スペインの街中が華やかなクリスマスイルミネーションで色付く12月。そんな中、アンダルシア州グラナダから約30kmにある人口7000人ほどのドゥルカルという小村の村長が思い切った決断を下し、話題となっている。今年の村内のクリスマスイルミネーションを取りやめたのだ。

というのもドゥルカル村のホセ・マヌエル・パソ村長は、本来クリスマスイルミネーションの設置等に使用する費用をイルミネーションでなく、「村の雇用創出」のために使用するというのだ。さらに、この予算に加え、なんと村長自身の一カ月分の給料全額と村役場の職員の給料一か月分の30%を雇用創りのために捻出したのだ。
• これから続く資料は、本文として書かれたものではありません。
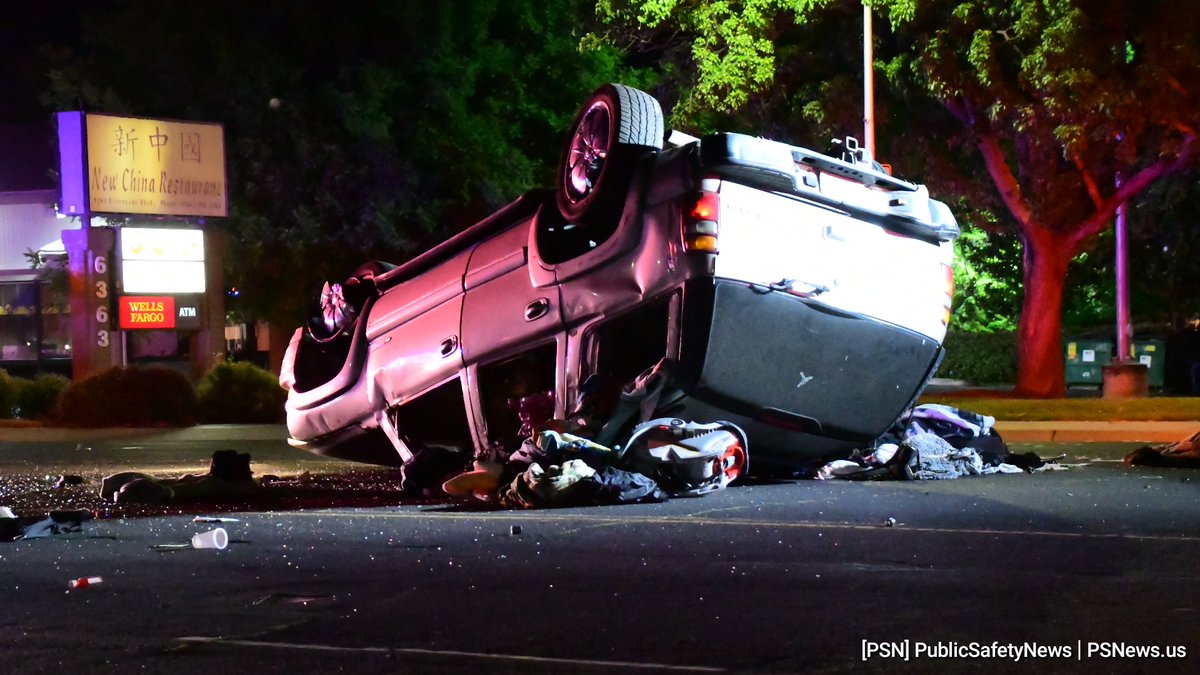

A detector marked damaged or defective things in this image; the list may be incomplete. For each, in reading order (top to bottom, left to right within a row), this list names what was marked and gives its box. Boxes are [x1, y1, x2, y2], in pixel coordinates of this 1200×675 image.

overturned car [276, 82, 960, 473]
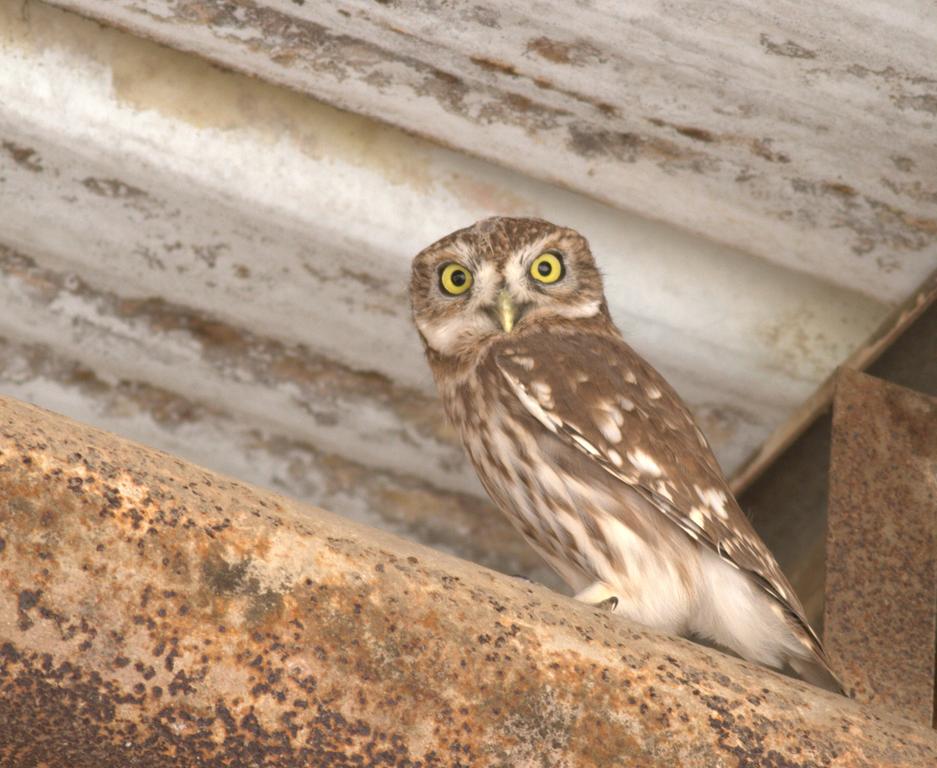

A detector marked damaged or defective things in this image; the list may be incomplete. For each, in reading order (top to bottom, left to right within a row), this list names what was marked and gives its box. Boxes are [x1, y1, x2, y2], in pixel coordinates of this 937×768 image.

rust spot [1, 141, 42, 172]
rusty metal pipe [0, 396, 932, 768]
rusty metal beam [1, 392, 936, 764]
rusty metal beam [828, 368, 936, 728]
ドゥルカル村は、失業問題にあえぐスペインの他の市町村の例にもれず、7000人の人口のうち実に900人(全人口の13%)が失業している。しかし今回の村長の決断により、現時点で18名の雇用の確保に成功している。仕事内容は「村内の美化清掃」。全く収入のない家庭を優先的に採用し、スペインで最も華やぐクリスマスを前に、12月12日から実施している。被雇用者は、15日間の仕事で手取り700ユーロ(約7万1400円)を稼ぐことが出来るという。

労働者の一人は言う。「村長の決断のおかげで、クリスマスを家族と過ごすことができる」。またドゥルカル村の村民は、「イルミネーションよりも大切なものがある」と語り、村長の決断を歓迎している。

パソ村長は語る。「ドゥルカル村民は職員たちの協力により、“スペインで最も美しいクリスマスイルミネーション”を心の中に描くことができるだろう」。

華やかなクリスマスイルミネーションの影で、多くのスペイン人が1年で一番大切なイベントであるクリスマスを過ごすことができないでいることを、わたしたちは忘れてはいけないだろう。